Disallow outside instantiation
to keep full control of Identifier creation.
*/
identifier = currentIdentifier;
}
public static synchronized Identifier getNewIdentifier()
{
/*
Thread-safely generate and return a new Identifier.
*/
currentIdentifier += "1";
return new Identifier();
}
public String toString()
{
/*
Return a String representation of an Identifier.
*/
return identifier;
}
public static boolean equals(Identifier identifier1,
Identifier identifier2)
{
/*
Test whether two Identifiers are equal.
*/
return (identifier1.equals(identifier2));
}
//other identifier code...
}
Conclusion
Now we can see what's at the heart of good object-oriented style:
class Identifier
establishes a
contract with the classes that use it (its clients).
Class Identifier
promises to do certain things
(its public methods collectively form its API)
and that's all its client classes have to know.
In fact, the less they know about the actual implementation
of class Identifier
the less they change if class Identifier
changes.
To establish contracts between all the involved classes
we must face the issue of exactly what an identifier is
when we're creating class Identifier
in the first place.
That constraint helps us produce the most insight
and so the best code for class Identifier
and its clients.
Because class Identifier
has been encapsulated,
then once its contract has been decided,
a programmer on the other side of the world can implement it
in complete isolation from whoever is implementing its client classes.
The core identifier properties we've discovered are:
an object's identifier is unique,
an object's identifier is fixed,
two object identifiers can be tested for equality,
there are an unlimited number of identifiers, and
an object can publically display its identifier.
Of course, a good programmer's job is never done.
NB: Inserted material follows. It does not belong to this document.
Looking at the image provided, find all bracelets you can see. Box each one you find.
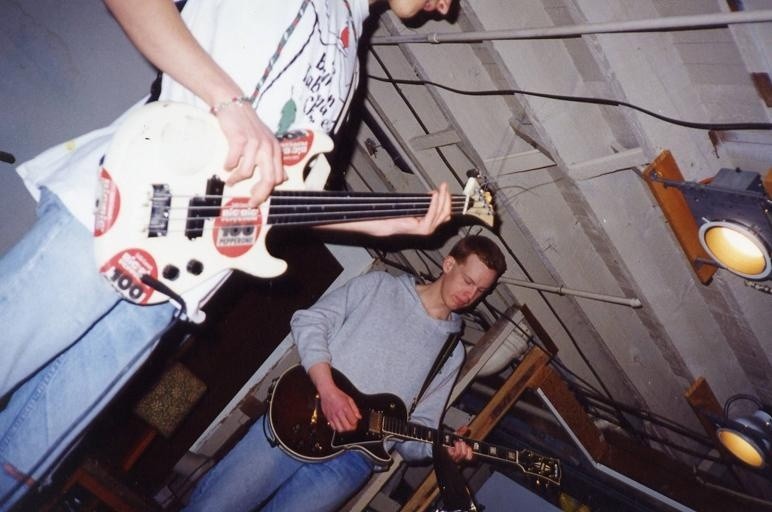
[209,92,254,118]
Suppose we later decide that the contract for class
Identifier
should stipulate that
an object can address another object given only its Identifier
.
To make that change could require us to change all
the calls to getNewIdentifier()
to add a reference to the calling object,
which might then be saved in a private table internal to
class Identifier
.
Because it breaks the contract,
that new condition requires us to change potentially a lot of calls.
Even then, though, all that would really have to change
is the client's calls to getNewIdentifier
(or we might use reflection).
Of course, the best solution is to think of this condition
when we're designing class Identifier
's contract in the first
place!
Another problem that might arise in actual implementations
is that Identifier
creation might be a bottleneck
when we have to create thousands of objects
since, at bottom, it presently depends on exactly one class variable.
It might be better to distribute the work by creating multiple
Identifier
creator objects,
each with their own variables and some way to
probabilistically guarantee identifier uniqueness
(generating large random numbers should do the trick).
One final picky point is that there is nothing in the current contract
that prevents a client object from requesting lots of identifiers
and producing different ones when asked for its identifier.
(Yes, I know that would probably take actual malice
on the part of the client class programmer, but it might happen accidentally
somehow.)
Ideally, each client object should only ever get one
Identifier
and that protocol should be enforced exclusively
by the Identifier
class.
But this is stepping into pretty rarefied areas that most programmers
don't consider at all, so it's probably time to stop and sum up.
Object-oriented programming protects programmers by letting them establish firm contracts between different objects. Establishing firm contracts is what leads to clean, robust, reusable, and repurposable code. Learning the mere statements of Java is useless if this lesson is lost.